NOTA: the `dependencies` attribute is not specific to our hook(s), it is a generic [hatch(ling) feature](https://hatch.pypa.io/1.9/config/build/#dependencies_1).

## Metadata hook usage

### Configuration (in `pyproject.toml`)

| Variable | Required | Description |
|---|---|---|
| `additional-authors` | N | List of authors that will be appended to the automatic one |
| `additional-classifiers` | N | List of classifiers that will be appended to the automatic ones |
| `additional-keywords` | N | List of keywords that will be appended to the automatic ones |
| `kind` | N | If set to `scraper`, scrapers keywords will be automatically added as well |
| `organization` | N | Override organization (otherwise detected from Github repository to set author and keyword appropriately). Case-insentive. Supported values are `openzim`, `kiwix` and `offspot` |
| `preserve-authors` | N | Boolean indicating that we do not want to set `authors` metadata but use the ones of `pyproject.toml` |
| `preserve-classifiers` | N | Boolean indicating that we do not want to set `classifiers` metadata but use the ones of `pyproject.toml` |
| `preserve-keywords` | N | Boolean indicating that we do not want to set `keywords` metadata but use the ones of `pyproject.toml` |
| `preserve-license` | N | Boolean indicating that we do not want to set `license` metadata but use the one of `pyproject.toml` |
| `preserve-urls` | N | Boolean indicating that we do not want to set `urls` metadata but use the ones of `pyproject.toml` |

### Behavior

The metadata hook will set:

- `authors` to `[{"email": "dev@kiwix.org", "name": "Kiwix"}]`
- `classifiers` will contain:
  - `License :: OSI Approved :: GNU General Public License v3 or later (GPLv3+)`
  - all `Programming Language :: Python :: x` and `Programming Language :: Python :: x.y` matching the `required-versions`
- `keywords` will contain:
  - at least `kiwix`
  - if `kind` is `scraper`, it will add `zim` and `offline`
  - and `additional-keywords` passed in the configuration
- `license` to `{"text": "GPL-3.0-or-later"}`
- `urls` to
  - `Donate`: `https://www.kiwix.org/en/support-us/`
  - `Homepage`: Github repository URL (e.g. `https://github.com/openzim/hatch-openzim`) if code is a git clone, otherwise `https://www.kiwix.org`


## Build hook usage

### High-level configuration (in `pyproject.toml`)

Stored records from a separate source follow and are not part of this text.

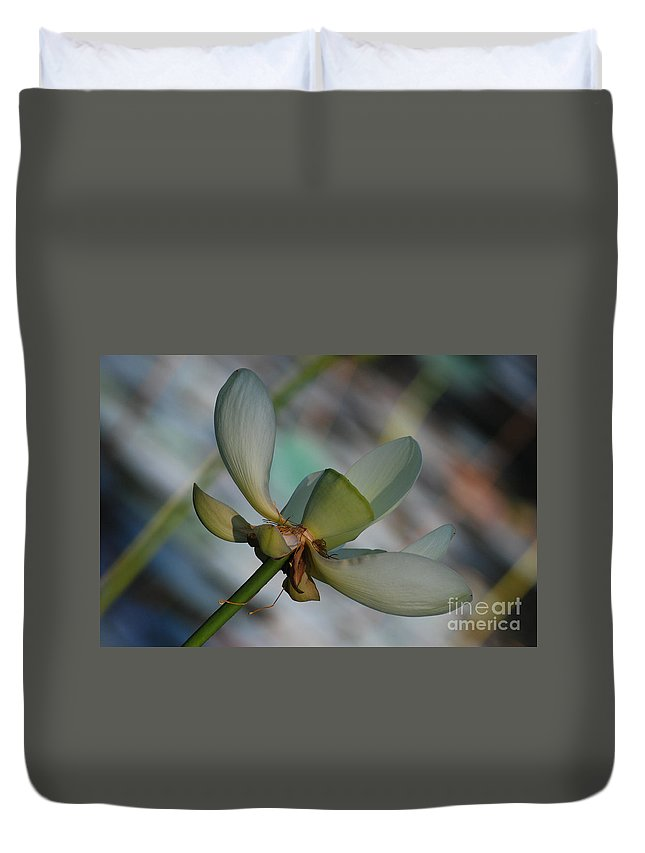 Botanical Duvet Cover featuring the photograph Waterlily Wash Peekaboo by Heather Kirk
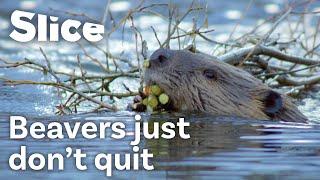 How Do Beavers Build a Dam   SLICE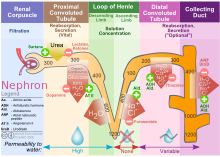 Nephron drawing pdf. Wikipedia fig diagram outlining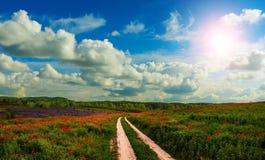 在领域的路与花和阴暗天空 免版税库存照片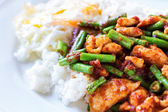 Fried stir chicken with red curry paste — Stockfoto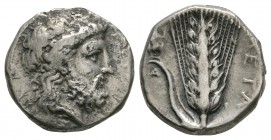 Ancient Greek Coins - Lucania - Metapontum - Zeus Nomos
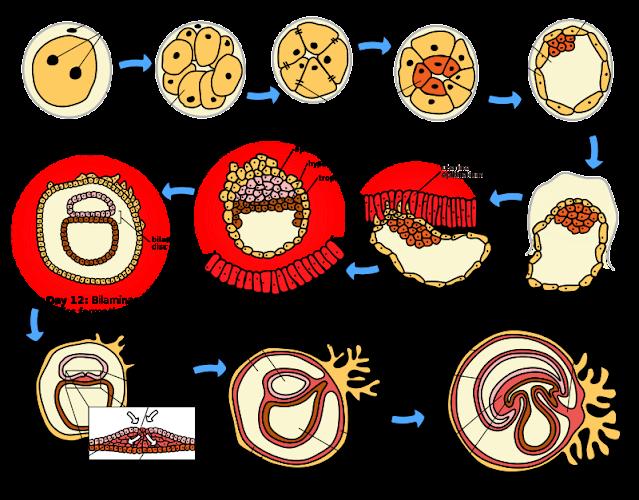 مراحل الإخصاب وتكوين الأجنة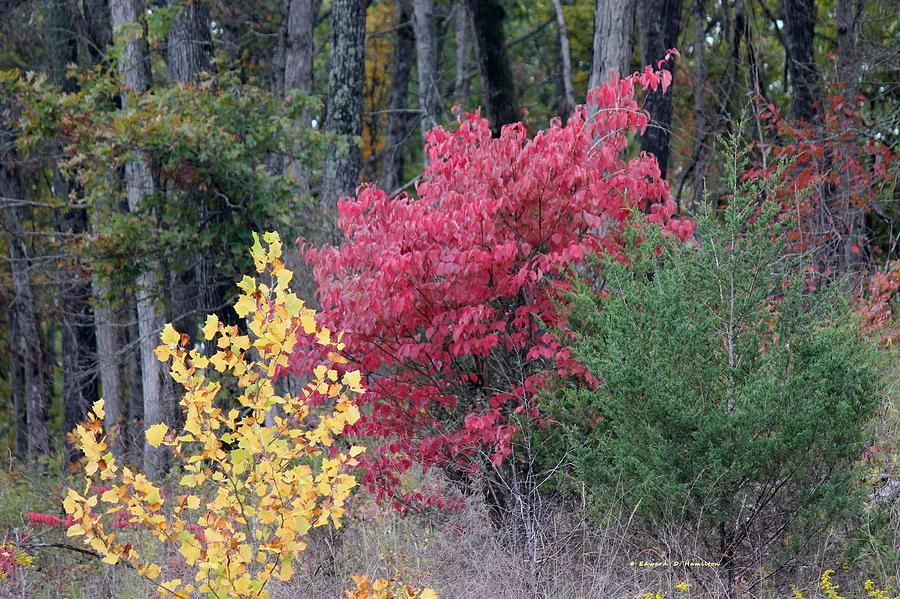 Trees Photograph - Tri Color by Edward Hamilton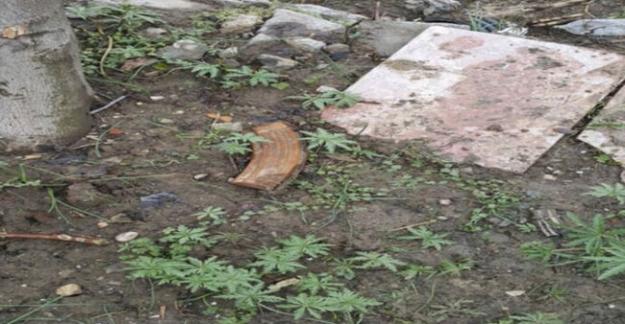 PKK'nın kullandığı evin bahçesinden bakın ne çıktı!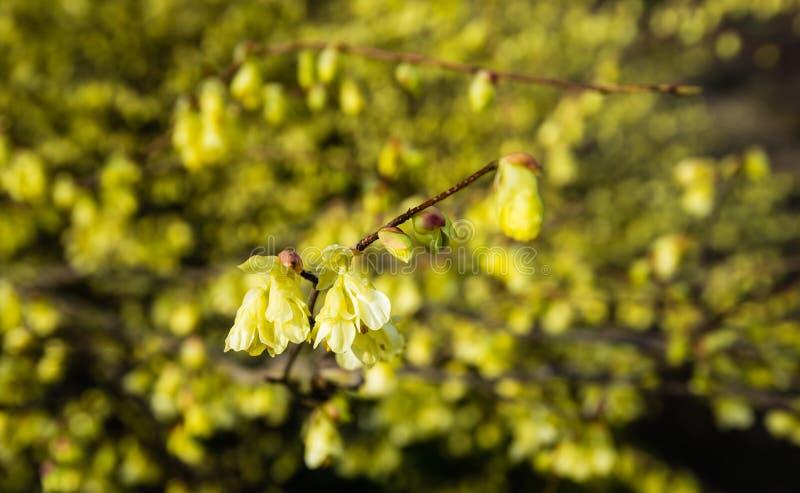 Empalideça - a avelã de inverno de florescência amarela do fim fotografia de stock royalty free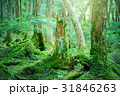 苔の森 31846263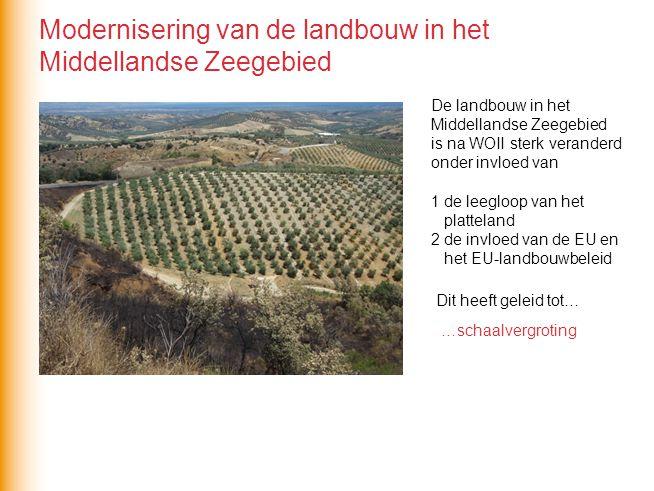 Modernisering van de landbouw in het Middellandse Zeegebied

| Variable | Required | Description |
|---|---|---|
| `toml-config` | N | Location of the configuration, default to `openzim.toml` |

### Details configuration (in `openzim.toml`)

The build hook detailed configuration is done in a TOML file named `openzim.toml` (if not customized
 via `toml-config`, see above). This file must be placed your project root folder, next to your
  `pyproject.toml`.

The build hook supports to download web resources at various location at build time.

To configure, this you first have to create a `files` section in the `openzim.toml` configuration
and declare its `config` configuration. Name of the section (`assets` in example below) is
free (do not forgot to escape it if you want to use special chars like `.` in the name).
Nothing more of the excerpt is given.